Ганс Лютйоганн разделял опасения спецназовца, а вот членов машинной команды ничуть не смущала ненадежность этого шедевра стимпанка. Вот что значит технический прогресс – представления о безопасности, что у Белых, что у немца, разительно отличаются от принятых в середине XIX века.
* * *
Фро встретила его, как и подобает пиратской подруге, в окружении атрибутов их нового ремесла. Ефросинья Георгиевна Казанкова, любимая племянница графа Строганова, устроилась на широкой кровати посредине капитанского салона. Слева от ложа, на тумбочке, возлежал огромный револьвер «Кольт № 2» тульского производства, а рядом с ним – карманный капсюльный пистолетик с перламутровой рукояткой и поворотным блоком из пяти стволов.
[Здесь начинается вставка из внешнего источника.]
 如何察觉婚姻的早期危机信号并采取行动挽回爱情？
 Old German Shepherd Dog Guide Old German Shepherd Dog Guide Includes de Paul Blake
В углу – семилинейный кавалерийский штуцер, на переборке красуется темно-малиновый персидский ковер. На нем с изяществом развешено дорогое, в серебре, золоте и каменьях, холодное оружие – кавказские, йеменские и индийские кинжалы, ятаганы, двулезвийные навахи из Толедо, вычурные дамасские сабли. Белых, увидев впервые эту роскошь, удивился, но Фро объяснила, что это – часть оружейной коллекции покойного супруга, взятая в плавание из чисто декоративных соображений. «А кроме того, дорогой, – добавила женщина, – ты сможешь награждать своих воинов этими клинками за храбрость и прочие отличия. На воинской службе они не состоят, ордена и медали им не положены, так пусть будет хоть это! Я знаю греков и казачков – для них хороший клинок лучше любой медали!»